Por fim, o rosto e os cabelos finalmente se desfizeram no ar, aquele sorriso sincero no rosto de beleza incomum saindo como uma máscara que encobria algo que nem nos piores pesadelos alguém poderia ter visto – e era bem isso o que ela era.
O corpo que aquele ser que se parecia com uma mariposa humanóide – ou, como Rodrigo viria a chamá-la internamente, A Rainha-Mariposa – chamava de Melissa havia desparecido por completo, juntamente com toda a doçura que jamais tivera. E Rodrigo teria sido apenas mais um na lista dela, se não percebesse o golpe a tempo de pular para trás.
Pulou para trás e viu o horror em forma de inseto formando diante dos olhos.
Sua cabeça não era nem de longe o mais horrível naquele corpo deformado. O torso todo segmentado, com uma espécie de fluido entre as fendas articulatórias. Os quatro braços, a garra enorme e ossuda que saía de uma das mãos que aquela criatura tinha. As pernas igualmente blindadas caídas livremente pelo corpo suspenso no ar, flutuando pelas enormes asas de inseto.
Rodrigo rastejou para trás, temendo que o bicho se aproximasse. Olhou para os lados e viu que o que até então pensara ser borboletas, eram mariposas grandes e marrons, voando por todos os lados. Subitamente, soube de onde vinha o fedor que o deixara tão deprimido.
Girou-se num pulo e começou a correr com todas as forças que tinha. Olhou os corpos espalhados pelo posto de gasolina e tentou não pensar se seu fim seria parecido com o daquelas pessoas.
Mas ela só os matou, não os comeu”, pensou, tristemente – a certeza de que ela queria comê-lo.
A mariposa-rainha voou atrás dele, enquanto ele tentava se esconder na loja de conveniência do posto.
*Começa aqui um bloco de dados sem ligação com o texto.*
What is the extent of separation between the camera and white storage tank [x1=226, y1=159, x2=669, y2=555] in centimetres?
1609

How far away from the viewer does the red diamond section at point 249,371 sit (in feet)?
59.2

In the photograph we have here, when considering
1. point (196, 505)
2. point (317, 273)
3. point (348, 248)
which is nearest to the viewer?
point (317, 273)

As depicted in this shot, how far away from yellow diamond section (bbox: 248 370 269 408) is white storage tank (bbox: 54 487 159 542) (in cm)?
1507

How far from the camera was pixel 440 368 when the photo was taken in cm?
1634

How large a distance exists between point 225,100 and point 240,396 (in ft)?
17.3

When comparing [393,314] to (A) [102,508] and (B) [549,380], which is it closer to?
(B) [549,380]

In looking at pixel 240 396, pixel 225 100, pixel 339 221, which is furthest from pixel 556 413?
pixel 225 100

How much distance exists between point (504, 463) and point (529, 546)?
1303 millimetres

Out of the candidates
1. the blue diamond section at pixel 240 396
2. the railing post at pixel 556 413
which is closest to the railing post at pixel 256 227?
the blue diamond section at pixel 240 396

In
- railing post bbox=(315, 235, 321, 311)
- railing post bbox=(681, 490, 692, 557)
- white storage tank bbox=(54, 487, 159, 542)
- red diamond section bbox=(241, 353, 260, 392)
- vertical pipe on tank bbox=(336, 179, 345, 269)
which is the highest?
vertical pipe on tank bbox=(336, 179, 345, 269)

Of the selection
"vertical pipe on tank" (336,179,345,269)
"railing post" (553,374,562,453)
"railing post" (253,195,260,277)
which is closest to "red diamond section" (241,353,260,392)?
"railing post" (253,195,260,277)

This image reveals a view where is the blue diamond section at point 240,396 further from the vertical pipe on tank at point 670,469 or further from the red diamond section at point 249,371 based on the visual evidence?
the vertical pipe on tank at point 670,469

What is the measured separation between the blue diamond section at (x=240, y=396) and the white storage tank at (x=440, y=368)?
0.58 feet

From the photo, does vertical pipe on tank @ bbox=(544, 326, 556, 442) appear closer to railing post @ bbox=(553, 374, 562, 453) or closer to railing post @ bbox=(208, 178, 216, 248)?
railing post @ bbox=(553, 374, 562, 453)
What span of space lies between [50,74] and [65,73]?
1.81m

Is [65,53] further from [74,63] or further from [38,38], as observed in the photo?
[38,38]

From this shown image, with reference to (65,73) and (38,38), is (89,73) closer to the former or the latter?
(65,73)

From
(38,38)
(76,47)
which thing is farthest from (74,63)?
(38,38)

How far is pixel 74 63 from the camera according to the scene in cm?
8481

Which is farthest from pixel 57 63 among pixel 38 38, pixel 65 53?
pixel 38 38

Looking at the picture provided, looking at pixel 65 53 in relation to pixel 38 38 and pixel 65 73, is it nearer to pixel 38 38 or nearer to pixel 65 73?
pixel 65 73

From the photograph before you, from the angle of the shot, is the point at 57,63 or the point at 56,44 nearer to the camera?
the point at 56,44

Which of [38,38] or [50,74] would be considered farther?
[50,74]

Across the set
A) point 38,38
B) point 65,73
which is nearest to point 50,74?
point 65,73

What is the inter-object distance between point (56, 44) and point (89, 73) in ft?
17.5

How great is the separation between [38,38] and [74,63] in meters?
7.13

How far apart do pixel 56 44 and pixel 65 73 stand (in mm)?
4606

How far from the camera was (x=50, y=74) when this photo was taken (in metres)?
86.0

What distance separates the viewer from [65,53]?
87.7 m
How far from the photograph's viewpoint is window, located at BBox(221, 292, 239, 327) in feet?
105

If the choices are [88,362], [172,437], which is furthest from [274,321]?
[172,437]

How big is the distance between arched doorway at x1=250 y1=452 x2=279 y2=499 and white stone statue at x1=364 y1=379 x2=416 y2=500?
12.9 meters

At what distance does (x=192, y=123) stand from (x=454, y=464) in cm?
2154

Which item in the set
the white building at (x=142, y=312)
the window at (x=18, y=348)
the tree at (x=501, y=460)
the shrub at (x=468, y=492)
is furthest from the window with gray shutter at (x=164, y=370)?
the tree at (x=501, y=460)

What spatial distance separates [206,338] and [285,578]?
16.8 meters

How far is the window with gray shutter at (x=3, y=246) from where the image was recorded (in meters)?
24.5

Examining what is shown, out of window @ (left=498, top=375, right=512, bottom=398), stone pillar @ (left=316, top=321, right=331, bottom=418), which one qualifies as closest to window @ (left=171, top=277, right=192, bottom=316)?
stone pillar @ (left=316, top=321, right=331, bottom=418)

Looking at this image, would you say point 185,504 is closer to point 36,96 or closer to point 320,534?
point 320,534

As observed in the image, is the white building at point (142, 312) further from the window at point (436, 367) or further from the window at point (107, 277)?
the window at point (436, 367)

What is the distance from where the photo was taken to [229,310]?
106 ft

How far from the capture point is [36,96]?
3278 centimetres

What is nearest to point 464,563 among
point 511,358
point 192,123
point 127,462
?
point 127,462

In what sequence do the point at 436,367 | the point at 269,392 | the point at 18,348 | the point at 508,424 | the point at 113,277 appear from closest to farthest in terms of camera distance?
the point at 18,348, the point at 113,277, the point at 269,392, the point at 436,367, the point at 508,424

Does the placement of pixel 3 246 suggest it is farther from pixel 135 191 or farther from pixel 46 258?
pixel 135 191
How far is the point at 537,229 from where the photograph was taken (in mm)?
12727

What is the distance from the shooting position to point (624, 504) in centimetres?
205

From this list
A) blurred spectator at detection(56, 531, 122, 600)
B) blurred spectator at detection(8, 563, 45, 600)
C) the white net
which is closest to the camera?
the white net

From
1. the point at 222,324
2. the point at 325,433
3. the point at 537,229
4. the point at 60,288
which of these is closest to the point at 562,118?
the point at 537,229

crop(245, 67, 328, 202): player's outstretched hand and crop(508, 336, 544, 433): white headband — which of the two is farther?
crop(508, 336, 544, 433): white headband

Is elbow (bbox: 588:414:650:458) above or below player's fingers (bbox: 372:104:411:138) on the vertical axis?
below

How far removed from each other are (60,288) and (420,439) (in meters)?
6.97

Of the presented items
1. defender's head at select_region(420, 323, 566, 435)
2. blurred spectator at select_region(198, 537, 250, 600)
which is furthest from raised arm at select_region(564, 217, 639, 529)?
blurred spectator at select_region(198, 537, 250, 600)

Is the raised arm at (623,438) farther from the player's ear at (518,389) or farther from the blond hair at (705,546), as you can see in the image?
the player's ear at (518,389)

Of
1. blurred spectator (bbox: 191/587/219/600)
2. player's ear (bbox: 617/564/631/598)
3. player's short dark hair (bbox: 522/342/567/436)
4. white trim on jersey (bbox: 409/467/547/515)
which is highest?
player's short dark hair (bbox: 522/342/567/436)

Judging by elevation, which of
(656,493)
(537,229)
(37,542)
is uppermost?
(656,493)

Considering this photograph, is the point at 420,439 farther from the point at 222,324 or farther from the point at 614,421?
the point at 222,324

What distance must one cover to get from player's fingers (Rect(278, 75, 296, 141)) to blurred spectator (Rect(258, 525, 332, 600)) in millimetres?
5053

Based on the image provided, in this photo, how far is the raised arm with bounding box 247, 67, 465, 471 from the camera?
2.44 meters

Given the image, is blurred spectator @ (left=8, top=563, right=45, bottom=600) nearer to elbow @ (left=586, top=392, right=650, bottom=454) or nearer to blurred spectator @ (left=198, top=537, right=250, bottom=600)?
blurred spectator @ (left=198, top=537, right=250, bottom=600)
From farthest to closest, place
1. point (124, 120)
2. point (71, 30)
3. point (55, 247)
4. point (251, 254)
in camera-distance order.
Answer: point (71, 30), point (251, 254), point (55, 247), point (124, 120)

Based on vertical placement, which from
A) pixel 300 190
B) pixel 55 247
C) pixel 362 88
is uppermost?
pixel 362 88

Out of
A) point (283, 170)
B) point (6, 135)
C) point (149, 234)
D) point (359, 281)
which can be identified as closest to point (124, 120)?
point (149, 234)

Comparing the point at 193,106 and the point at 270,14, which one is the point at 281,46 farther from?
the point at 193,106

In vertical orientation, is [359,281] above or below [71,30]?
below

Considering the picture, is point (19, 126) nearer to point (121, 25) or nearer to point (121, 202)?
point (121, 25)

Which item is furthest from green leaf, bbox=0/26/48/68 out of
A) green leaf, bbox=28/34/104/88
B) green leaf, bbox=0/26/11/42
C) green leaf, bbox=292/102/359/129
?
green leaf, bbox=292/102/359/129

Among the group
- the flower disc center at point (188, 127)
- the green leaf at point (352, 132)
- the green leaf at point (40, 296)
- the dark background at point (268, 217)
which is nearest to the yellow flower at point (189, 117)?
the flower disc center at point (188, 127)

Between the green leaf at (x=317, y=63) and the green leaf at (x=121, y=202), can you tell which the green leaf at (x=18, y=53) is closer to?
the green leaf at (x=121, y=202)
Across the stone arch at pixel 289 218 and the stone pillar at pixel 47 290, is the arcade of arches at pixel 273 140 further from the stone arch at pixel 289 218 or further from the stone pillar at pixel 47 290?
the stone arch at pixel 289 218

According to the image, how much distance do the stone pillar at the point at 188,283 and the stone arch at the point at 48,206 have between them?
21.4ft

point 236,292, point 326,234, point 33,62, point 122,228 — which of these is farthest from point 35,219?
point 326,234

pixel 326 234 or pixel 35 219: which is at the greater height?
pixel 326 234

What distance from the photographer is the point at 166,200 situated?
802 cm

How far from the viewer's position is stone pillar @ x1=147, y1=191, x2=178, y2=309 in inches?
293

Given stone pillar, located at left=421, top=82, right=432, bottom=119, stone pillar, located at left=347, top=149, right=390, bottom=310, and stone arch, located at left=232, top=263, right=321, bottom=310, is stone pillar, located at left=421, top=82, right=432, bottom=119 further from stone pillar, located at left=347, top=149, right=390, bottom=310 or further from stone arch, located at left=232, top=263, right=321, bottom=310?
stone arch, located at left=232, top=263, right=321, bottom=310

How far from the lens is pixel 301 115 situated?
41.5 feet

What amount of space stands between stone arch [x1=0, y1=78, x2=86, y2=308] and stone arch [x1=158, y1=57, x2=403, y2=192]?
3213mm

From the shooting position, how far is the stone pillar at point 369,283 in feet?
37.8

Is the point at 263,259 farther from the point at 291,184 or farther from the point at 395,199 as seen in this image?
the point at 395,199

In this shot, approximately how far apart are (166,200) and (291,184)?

“Aquela pele... Aquele rosto, aquela beleza estranha... Não passava de um casulo? A lagarta faminta arranjando uma presa para comer após a saída daquele invólucro de ilusões?”, pensou, enquanto suas mãos nervosas abriam seu caminho até a lojinha de conveniência.  Caiu lá dentro como se o chão tivesse acabado de repente, e começou a rastejar até atrás de algumas prateleiras.
Tremendo de medo, ouviu a mariposa gigante quebrando as vitrines e a porta de vidro, seguida por uma nuvem de mariposas que invadiram o lugar.
A criatura soltou um grunhido sem forma e adentrou a loja, suas asas destruindo tudo à sua volta, e fazendo o ar inteiro amolecer com suas rajadas de vento.
Rodrigo se encolheu de medo. Que mais podia fazer? A mariposa era implacável, e ele tinha fugido para o único lugar sabem-se lá quantos quilômetros de casa.
Ele começou a chorar baixinho no seu canto escondido, sentindo os olhos da mariposa perscrutando a loja, à procura do jantar fugitivo.
Levantou os olhos e viu uma das centenas de mariposas que empestavam o lugar voando e olhando para ele.
“Não, amiguinha, não faça nada!”, pensou, mas a mariposa voou embora, voou até sua líder insana.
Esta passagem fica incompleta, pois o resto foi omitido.